Monday, 8 January, 2007 , 12:43
"I will take responsibility for using the chemical weapons. No one can direct the strike without my approval," the voice claimed by trial prosecutor Munqith al-Faroon to be that of Saddam is heard saying on the tape.
"It is better to use this weapon in crowded places to be effective on as many people as possible," the voice is heard saying.
Faroon produced the dramatic tape soon after the resumption of the genocide trial of six former Iraqi regime officials accused of slaughtering 182,000 Kurdish villagers in the 1980s.
Saddam, hanged on December 30 after being found guilty of crimes against humanity in a separate trail, had been chief accused in the genocide trial.
But the chief judge, Mohammed al-Oreibi al-Khalifah, said at the start of the session that the Iraqi High Tribunal (IHT) had dropped all legal proceedings against him.
Saddam had been a familiar sight in the dock since the proceedings began on August 21 in Baghdad, showing defiance from his front row position and frequently railing against court officials and witnesses.
Despite his execution, the ousted despot's presence loomed large at the trial, with his seat at the front of the dock conspicuously empty and his voice booming from the audio tape.
"We have to remove the Kurdish people to other governorates and countries, to end the Kurdish nationality and to stop saboteurs' acts," the voice says.

## [Given instruction 1]
Reproduce everything in the news report from "Faroon produced the" down to "the audio tape.".
## [Given instruction 2]
Find each line in the records that contains the word "ceiling", matching case exactly, and copy those lines.

## [Data lines]
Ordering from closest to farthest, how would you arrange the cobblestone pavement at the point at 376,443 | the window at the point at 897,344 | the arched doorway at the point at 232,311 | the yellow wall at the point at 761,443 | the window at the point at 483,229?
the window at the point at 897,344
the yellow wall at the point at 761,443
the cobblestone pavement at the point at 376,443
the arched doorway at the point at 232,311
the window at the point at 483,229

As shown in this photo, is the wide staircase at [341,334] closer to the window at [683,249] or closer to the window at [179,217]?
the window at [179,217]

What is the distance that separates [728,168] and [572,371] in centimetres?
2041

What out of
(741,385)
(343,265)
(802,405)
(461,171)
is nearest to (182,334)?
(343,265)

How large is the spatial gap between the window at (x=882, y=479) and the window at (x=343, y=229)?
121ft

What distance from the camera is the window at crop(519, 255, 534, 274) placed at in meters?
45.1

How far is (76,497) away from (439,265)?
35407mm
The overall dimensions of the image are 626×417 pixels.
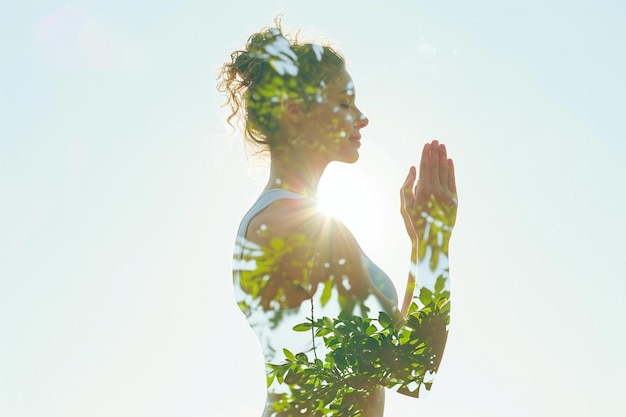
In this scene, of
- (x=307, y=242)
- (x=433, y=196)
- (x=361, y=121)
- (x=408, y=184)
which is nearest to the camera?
(x=307, y=242)

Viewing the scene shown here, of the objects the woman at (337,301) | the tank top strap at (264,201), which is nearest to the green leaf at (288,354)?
the woman at (337,301)

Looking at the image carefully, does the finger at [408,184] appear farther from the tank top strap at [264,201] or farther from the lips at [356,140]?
the tank top strap at [264,201]

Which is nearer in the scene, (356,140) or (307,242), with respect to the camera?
(307,242)

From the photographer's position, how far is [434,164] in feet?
9.80

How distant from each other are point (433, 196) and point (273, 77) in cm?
75

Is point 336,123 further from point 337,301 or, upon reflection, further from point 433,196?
point 337,301

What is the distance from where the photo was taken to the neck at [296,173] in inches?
124

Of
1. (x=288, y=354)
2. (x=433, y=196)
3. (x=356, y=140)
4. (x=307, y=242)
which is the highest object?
(x=356, y=140)

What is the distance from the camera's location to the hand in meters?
2.89

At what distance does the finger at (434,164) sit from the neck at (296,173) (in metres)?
0.41

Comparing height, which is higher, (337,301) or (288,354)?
(337,301)

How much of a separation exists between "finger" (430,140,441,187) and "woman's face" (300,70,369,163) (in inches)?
12.0

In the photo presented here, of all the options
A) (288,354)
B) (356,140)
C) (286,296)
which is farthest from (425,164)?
(288,354)

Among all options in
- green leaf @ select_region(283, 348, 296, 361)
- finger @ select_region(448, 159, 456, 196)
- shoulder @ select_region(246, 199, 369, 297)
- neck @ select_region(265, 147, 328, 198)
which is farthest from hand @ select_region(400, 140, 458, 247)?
green leaf @ select_region(283, 348, 296, 361)
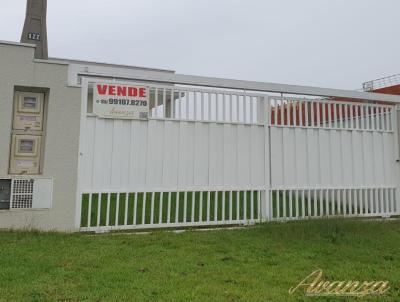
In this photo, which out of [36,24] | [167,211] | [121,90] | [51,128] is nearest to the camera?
[51,128]

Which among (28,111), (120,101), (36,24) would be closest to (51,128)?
(28,111)

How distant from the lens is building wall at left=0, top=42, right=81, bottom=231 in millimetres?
6004

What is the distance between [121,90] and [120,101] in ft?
0.60

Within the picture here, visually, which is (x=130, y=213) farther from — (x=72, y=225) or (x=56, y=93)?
(x=56, y=93)

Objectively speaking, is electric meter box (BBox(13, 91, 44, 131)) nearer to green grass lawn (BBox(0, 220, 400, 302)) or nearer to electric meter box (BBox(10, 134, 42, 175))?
electric meter box (BBox(10, 134, 42, 175))

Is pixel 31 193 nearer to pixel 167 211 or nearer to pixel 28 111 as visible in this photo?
pixel 28 111

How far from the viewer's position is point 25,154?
248 inches

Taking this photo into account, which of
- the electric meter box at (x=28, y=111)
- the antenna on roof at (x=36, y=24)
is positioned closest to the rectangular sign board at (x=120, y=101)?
the electric meter box at (x=28, y=111)

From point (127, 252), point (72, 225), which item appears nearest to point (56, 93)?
point (72, 225)

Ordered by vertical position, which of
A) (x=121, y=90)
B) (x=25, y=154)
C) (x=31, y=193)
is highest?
(x=121, y=90)

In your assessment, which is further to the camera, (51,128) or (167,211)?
(167,211)

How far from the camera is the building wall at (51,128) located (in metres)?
6.00

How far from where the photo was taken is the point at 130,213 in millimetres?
7336

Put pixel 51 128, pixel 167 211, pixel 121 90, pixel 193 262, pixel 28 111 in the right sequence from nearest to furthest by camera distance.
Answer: pixel 193 262 < pixel 51 128 < pixel 28 111 < pixel 121 90 < pixel 167 211
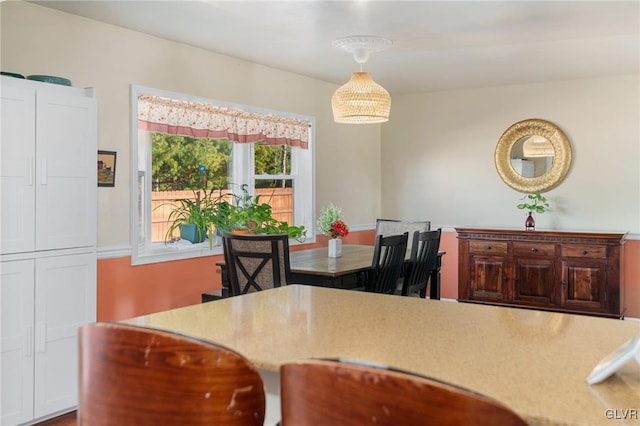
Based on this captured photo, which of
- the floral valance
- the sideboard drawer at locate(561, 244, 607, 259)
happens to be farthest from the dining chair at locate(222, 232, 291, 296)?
the sideboard drawer at locate(561, 244, 607, 259)

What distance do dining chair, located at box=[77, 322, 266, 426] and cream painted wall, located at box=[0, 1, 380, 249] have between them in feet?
10.1

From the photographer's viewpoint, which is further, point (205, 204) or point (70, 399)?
point (205, 204)

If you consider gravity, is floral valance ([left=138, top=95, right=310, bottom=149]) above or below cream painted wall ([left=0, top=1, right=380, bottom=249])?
below

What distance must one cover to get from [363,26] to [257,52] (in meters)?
1.21

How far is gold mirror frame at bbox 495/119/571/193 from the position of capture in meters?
6.16

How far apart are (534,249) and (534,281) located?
309 mm

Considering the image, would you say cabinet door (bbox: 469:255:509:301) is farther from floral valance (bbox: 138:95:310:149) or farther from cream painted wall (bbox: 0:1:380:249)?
floral valance (bbox: 138:95:310:149)

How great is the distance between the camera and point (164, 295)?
4578 millimetres

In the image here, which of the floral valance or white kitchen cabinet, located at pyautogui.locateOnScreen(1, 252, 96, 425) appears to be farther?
the floral valance

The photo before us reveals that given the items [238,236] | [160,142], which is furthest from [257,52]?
[238,236]

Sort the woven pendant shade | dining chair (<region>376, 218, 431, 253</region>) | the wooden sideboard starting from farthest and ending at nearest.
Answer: the wooden sideboard → dining chair (<region>376, 218, 431, 253</region>) → the woven pendant shade

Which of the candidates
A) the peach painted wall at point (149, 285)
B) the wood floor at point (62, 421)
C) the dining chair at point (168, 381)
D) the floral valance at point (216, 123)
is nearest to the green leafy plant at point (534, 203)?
the floral valance at point (216, 123)

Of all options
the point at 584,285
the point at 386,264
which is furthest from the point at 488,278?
the point at 386,264

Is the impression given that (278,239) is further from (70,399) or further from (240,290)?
(70,399)
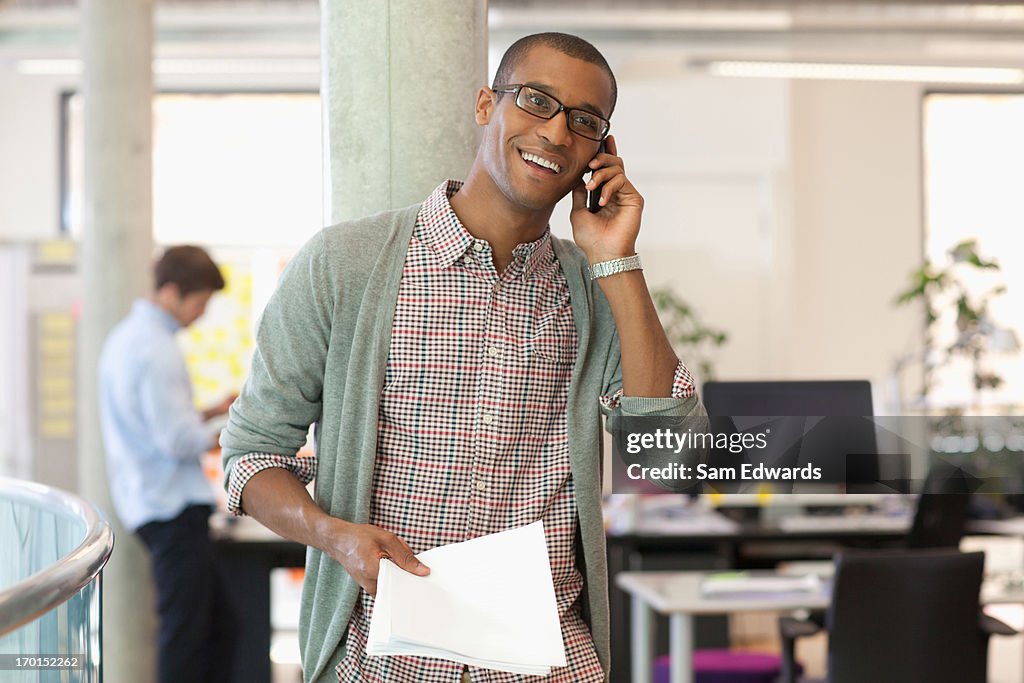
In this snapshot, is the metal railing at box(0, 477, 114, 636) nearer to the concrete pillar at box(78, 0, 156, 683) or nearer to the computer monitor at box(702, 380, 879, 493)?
the computer monitor at box(702, 380, 879, 493)

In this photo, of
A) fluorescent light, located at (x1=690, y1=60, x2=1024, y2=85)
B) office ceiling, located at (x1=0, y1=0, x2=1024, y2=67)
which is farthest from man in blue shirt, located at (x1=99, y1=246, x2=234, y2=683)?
fluorescent light, located at (x1=690, y1=60, x2=1024, y2=85)

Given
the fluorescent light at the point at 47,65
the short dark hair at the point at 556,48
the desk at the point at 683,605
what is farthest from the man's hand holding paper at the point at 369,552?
the fluorescent light at the point at 47,65

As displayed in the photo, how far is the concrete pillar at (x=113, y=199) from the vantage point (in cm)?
576

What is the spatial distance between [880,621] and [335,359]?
2.53 meters

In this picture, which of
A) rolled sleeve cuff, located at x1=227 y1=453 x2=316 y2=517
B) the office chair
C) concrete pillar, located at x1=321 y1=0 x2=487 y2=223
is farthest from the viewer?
the office chair

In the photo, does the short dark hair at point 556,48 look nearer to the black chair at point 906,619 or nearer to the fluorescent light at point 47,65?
the black chair at point 906,619

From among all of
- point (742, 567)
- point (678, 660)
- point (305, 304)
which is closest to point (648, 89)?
point (742, 567)

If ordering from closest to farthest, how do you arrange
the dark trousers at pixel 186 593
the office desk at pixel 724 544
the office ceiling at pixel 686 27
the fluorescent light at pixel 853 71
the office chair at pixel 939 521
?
1. the dark trousers at pixel 186 593
2. the office chair at pixel 939 521
3. the office desk at pixel 724 544
4. the office ceiling at pixel 686 27
5. the fluorescent light at pixel 853 71

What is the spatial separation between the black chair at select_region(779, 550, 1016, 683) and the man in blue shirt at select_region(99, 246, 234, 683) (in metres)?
2.34

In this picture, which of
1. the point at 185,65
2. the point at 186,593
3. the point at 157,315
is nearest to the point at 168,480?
the point at 186,593

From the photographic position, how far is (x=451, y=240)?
5.65 feet

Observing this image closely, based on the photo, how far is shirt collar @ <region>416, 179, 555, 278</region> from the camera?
5.62ft

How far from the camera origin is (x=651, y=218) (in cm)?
867

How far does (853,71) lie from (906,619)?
5174 millimetres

## [Correct result 1]
Faroon produced the dramatic tape soon after the resumption of the genocide trial of six former Iraqi regime officials accused of slaughtering 182,000 Kurdish villagers in the 1980s.
Saddam, hanged on December 30 after being found guilty of crimes against humanity in a separate trail, had been chief accused in the genocide trial.
But the chief judge, Mohammed al-Oreibi al-Khalifah, said at the start of the session that the Iraqi High Tribunal (IHT) had dropped all legal proceedings against him.
Saddam had been a familiar sight in the dock since the proceedings began on August 21 in Baghdad, showing defiance from his front row position and frequently railing against court officials and witnesses.
Despite his execution, the ousted despot's presence loomed large at the trial, with his seat at the front of the dock conspicuously empty and his voice booming from the audio tape.

## [Correct result 2]
B) office ceiling, located at (x1=0, y1=0, x2=1024, y2=67)
the office ceiling at pixel 686 27
4. the office ceiling at pixel 686 27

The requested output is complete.